Colorado leads drop in teen birth rate, 2008-2013

Yesterday I tweeted a figure of teen birth rate changes based on the fertility question in the American Community Survey. It showed Colorado with an above-average drop in teem births from 2008 to 2013, but not the biggest drop in the country. I have a better chart on this below.

The reason for the attention was this story in the New York Times, which reported:

Over the past six years, Colorado has conducted one of the largest experiments with long-acting birth control. If teenagers and poor women were offered free intrauterine devices and implants that prevent pregnancy for years, state officials asked, would those women choose them?

They did in a big way, and the results were startling.

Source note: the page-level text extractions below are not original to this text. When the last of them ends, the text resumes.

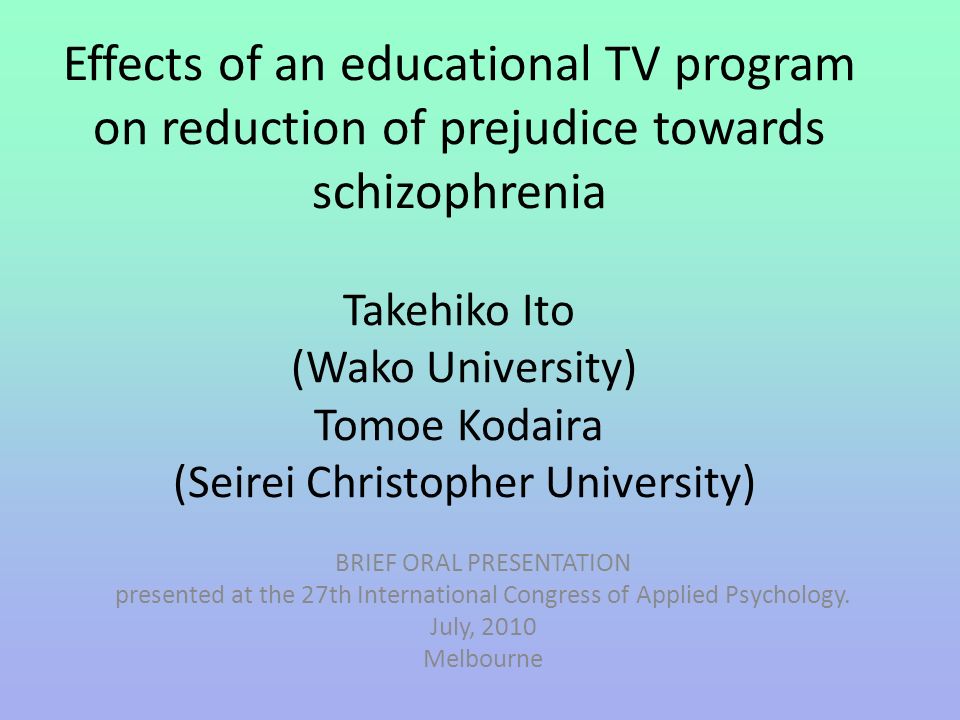 Effects of an educational TV program on reduction of prejudice towards schizophrenia

Takehiko Ito
(Wako University)
Tomoe Kodaira
(Seirei Christopher University)

BRIEF ORAL PRESENTATION
presented at the 27th International Congress of Applied Psychology.
July, 2010
Melbourne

The birthrate among teenagers across the state plunged by 40 percent from 2009 to 2013, while their rate of abortions fell by 42 percent, according to the Colorado Department of Public Health and Environment.

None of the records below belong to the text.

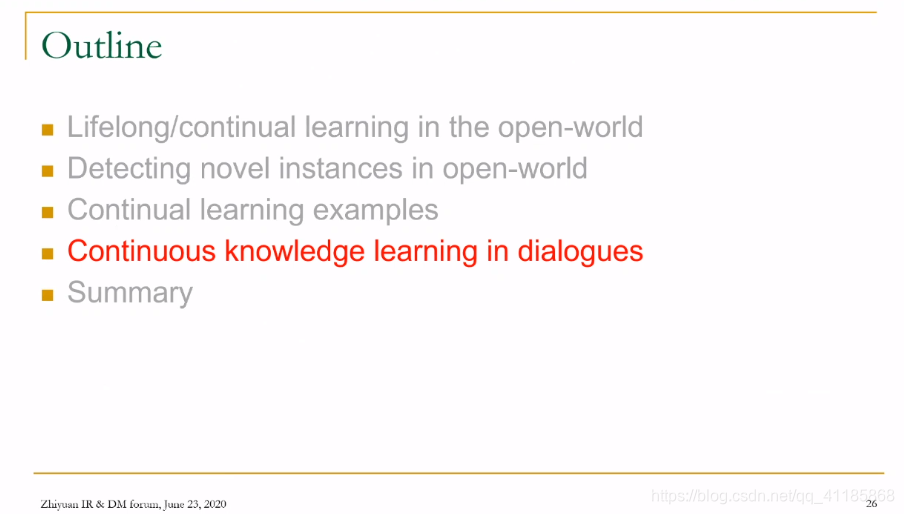 Outline

- Lifelong/continual learning in the open-world
- Detecting novel instances in open-world
- Continual learning examples
- Continuous knowledge learning in dialogues
- Summary

Zhiyuan IR & DM forum, June 23, 2020

https://blog.csdn.net/qq_41185868

26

Since the article didn’t provide data for comparisons, and I knew teen births were declining all over, I wanted to see if Colorado’s experiment was really such a standout. The figure was republished by German Lopez at Vox.com in a post on the Colorado program. Although the figure showed Colorado with a big drop, it still cast doubt on the program because it showed four states and DC with bigger drops.

I’m retracting that figure today, because I realized — and I should have known this — that we have teen birth rates by state and year from the vital records data reported by the National Center for Health Statistics. In these reports we can see that Colorado did, in fact, have the largest decline in teen births from 2008 and 2013 (their program started in 2009). Here’s the new figure:

teenbirthratechangestates

The story isn’t that different between NCHS and ACS data, but Colorado is trying to raise money to continue the program, and it sure is nice for them to have this comparison. It’s great to have data right away — and share it — and it’s also great, even greater, to have better data. The vital records data is more complete and reliable, since it is not based on a sample, and teen births are rare enough now that sampling variation matters, even in a big sample like the ACS. So I regret that I published the earlier figure.

That said…

The teen birth rate is declining all over the country, even in places with terrible policies, so the Colorado program — valuable as it may be — is swimming with the tide.

The reason teen births are declining all over is because the teen birth rate is a myth — what’s really happening is women in the U.S. are having their children later, for economic and social reasons that go way beyond what’s happening with teens per se. I have written about this a few times:

See also:

4 thoughts on “Colorado leads drop in teen birth rate, 2008-2013

  1. You have been spreading this idea, “that, birth rates of teens have fallen by themselves along with birth rates of all women as women postpone birth”. First off, teens are not women. There has been a major effort on the part of CDC, states and other non-profit groups to drive down teen births. Showing a picture of rising older age birth does not prove your case, because women have to give birth sometimes, and given women birth rates have been between 65 and 71/100 K from 1975 to 2015. Looking at http://www.cdc.gov/nchs/data/nvsr/nvsr64/nvsr64_01.pdf, Figure 4, no other age group has matched the teen birth drop (from 116.3 to about 40 for black teens, and from 100 to 39 for Hispanic teens from 1990 to 2010, and from 60 to 40/100 K overall). This is a major triumph for government policy and has impacted high school graduation rates, poverty rates and a number of health issues.

    Together with smoking reduction, reduction in automobile accidents, crime, reductions in teen births has been a major social policy success in the United States, and this has been a result of government policy initiatives and has been supported by both parties. Explanations such god’s hand and it happened by itself, do not hold water, and is an insult to the work of several faceless bureaucrats.